And then you’ll make it up in volume, right?
Originally posted at 12/6/2010
I recently had a few discussions with several startups, in the process of going to the cloud. One of the first questions that I ask is “what is your licensing/revue model?”.
At first, I usually get some very funny looks, I am not there to do business consulting, but to do technical stuff. Why do I stick my nose into things that have absolutely nothing to do with technical stuff?
The answer is quite simple, you have to consider the money side of things in your architecture. Let me give you a real world example. A startup that I was talking with was talking about creating a SAAS system on the cloud. Each client would pay a flat fee of 150$ per month. When I started talking with them, the idea was to use EC2’s ability to just create a new node on the fly, and give each client their own server. That would allow very easy development and deployment, and remove a whole bunch of complexity.
I even agreed, except that I raised one small problem. Each server would cost them roughly 250$ per month. I had to ask them: “Do you intend to make it up in volume?”

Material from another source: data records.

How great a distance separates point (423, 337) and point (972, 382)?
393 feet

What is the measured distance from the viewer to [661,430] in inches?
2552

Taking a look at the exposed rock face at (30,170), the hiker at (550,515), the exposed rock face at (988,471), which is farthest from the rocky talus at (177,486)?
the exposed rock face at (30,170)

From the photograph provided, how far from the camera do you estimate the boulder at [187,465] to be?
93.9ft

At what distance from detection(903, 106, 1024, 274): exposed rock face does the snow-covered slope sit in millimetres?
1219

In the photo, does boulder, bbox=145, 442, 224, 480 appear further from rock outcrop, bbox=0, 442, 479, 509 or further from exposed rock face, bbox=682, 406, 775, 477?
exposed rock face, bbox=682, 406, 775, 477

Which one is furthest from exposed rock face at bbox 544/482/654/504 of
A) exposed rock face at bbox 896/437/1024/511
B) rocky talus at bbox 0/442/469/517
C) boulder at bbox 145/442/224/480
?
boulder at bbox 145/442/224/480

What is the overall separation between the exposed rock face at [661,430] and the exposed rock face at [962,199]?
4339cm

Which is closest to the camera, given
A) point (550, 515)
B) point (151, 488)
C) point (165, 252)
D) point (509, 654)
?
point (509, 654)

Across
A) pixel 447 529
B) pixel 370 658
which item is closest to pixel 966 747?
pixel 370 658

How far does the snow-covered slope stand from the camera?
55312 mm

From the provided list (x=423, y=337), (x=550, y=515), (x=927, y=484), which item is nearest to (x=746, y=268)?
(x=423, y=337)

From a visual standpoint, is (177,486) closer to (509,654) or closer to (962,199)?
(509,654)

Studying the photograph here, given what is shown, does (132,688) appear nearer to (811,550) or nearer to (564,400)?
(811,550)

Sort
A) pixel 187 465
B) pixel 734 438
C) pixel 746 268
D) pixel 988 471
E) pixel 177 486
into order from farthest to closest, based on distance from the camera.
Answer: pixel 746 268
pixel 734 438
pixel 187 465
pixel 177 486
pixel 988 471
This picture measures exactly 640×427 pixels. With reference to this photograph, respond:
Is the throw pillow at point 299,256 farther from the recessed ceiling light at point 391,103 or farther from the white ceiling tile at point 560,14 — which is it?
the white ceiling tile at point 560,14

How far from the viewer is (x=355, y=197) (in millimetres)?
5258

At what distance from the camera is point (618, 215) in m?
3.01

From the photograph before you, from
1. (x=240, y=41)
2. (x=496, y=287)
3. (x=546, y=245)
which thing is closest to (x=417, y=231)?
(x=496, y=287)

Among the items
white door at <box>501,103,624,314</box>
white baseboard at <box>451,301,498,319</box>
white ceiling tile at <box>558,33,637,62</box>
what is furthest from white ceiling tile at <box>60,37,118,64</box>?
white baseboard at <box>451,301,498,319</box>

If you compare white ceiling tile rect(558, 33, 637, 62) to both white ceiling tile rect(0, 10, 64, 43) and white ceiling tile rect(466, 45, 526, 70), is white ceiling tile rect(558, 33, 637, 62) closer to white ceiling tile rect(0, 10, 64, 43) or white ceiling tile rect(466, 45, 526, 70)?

We always had to make those sort of calls, but especially when we are using the cloud it becomes so much clearer. We have to take into account the actual real world costs of our architecture choices, and in many cases, we have to adapt our practices to the actual economical realities.
Comments
maybe they run a charity;)
Eons ago, when IT departments had their resource limited, the question would be: "do we have enough servers to make it running all night long?". If no, the deliberations about buying would have been started. Now, because of the ease, the question is postponed for a while, isn't it?
What was the complexity they were avoiding - security sandboxing?
I had this discussion several times at my old workplace.
It's all very well coming up with a nice figure that undercuts the nearest competitor - but you need your costs to come in at under that nice figure.
Same with offering services like "24x7 phone support" - Unless someone's working for free, that costs real money too.